(SUPPLIED DATA Opens)

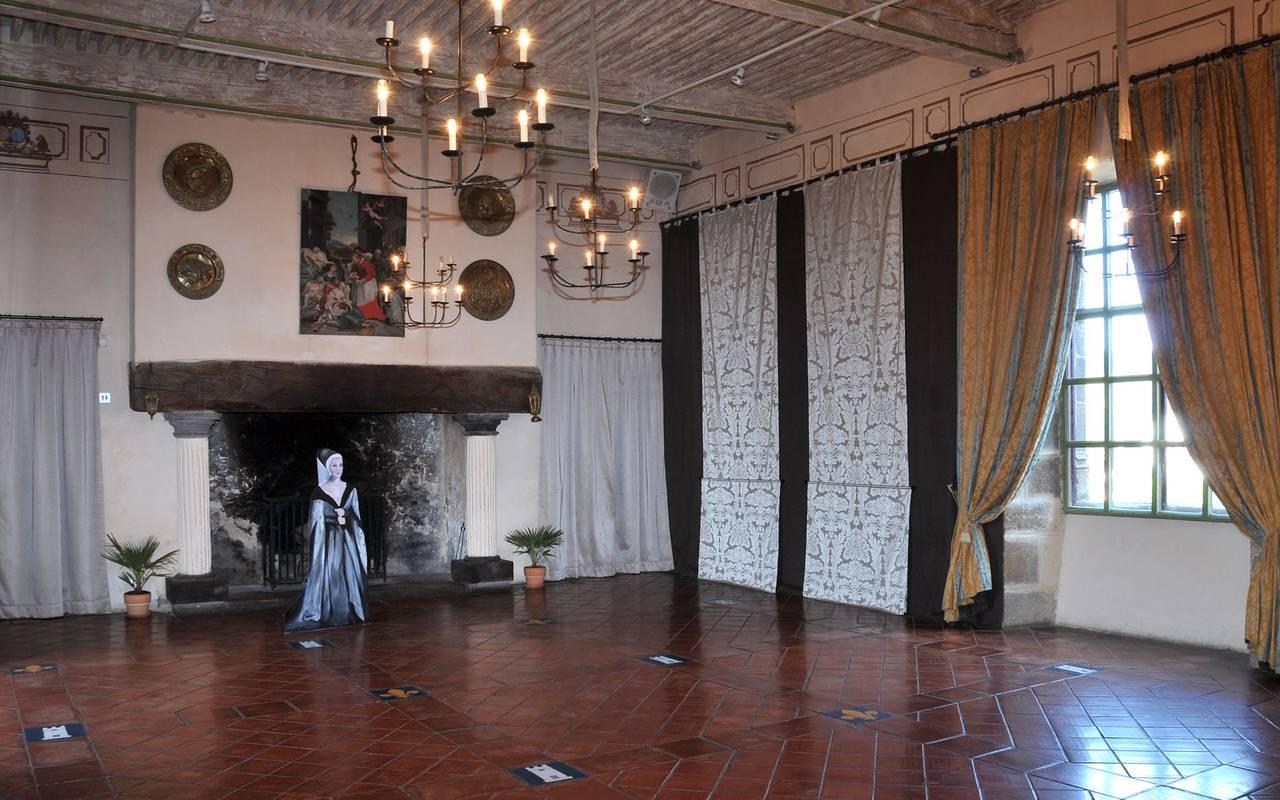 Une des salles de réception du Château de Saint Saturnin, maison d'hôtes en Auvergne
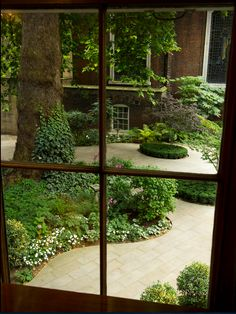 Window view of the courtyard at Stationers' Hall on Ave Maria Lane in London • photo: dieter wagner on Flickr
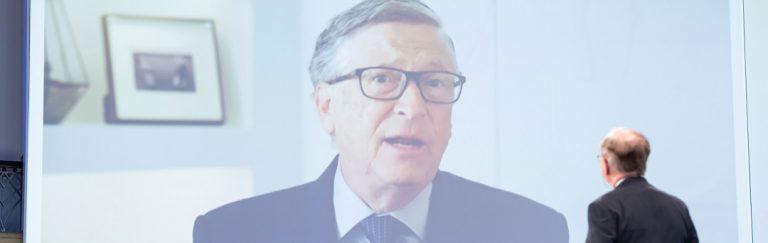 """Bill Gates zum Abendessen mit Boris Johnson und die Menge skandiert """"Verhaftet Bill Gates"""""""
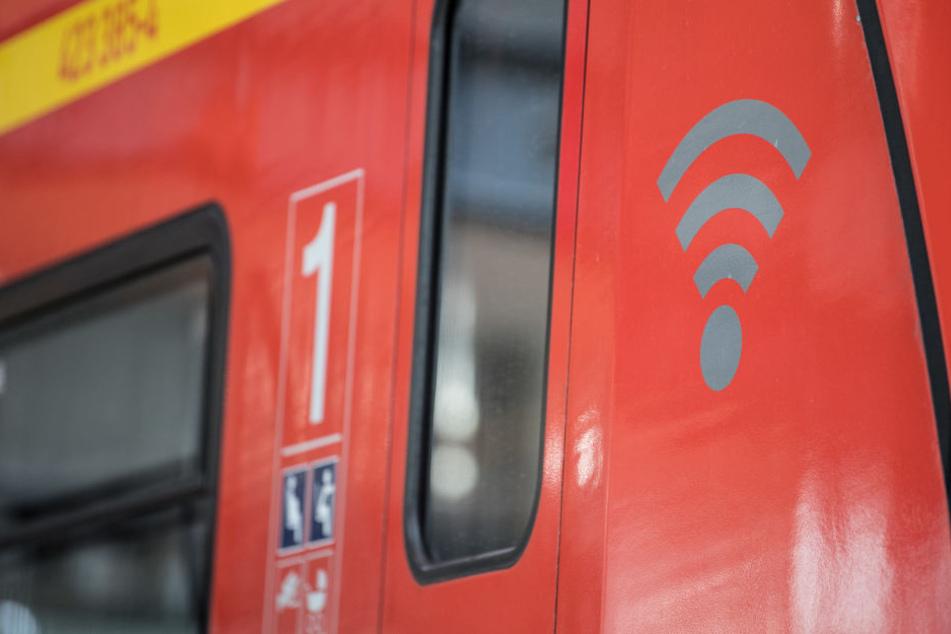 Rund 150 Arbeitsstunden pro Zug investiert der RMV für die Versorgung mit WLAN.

(SUPPLIED DATA Closes)

▸ AIM OF THE TASK
Each line of the data needs to be output exactly, with any image excluded.

▸ TASK SOLUTION
 Une des salles de réception du Château de Saint Saturnin, maison d'hôtes en Auvergne
 Window view of the courtyard at Stationers' Hall on Ave Maria Lane in London • photo: dieter wagner on Flickr
 """Bill Gates zum Abendessen mit Boris Johnson und die Menge skandiert """"Verhaftet Bill Gates"""""""
 Rund 150 Arbeitsstunden pro Zug investiert der RMV für die Versorgung mit WLAN.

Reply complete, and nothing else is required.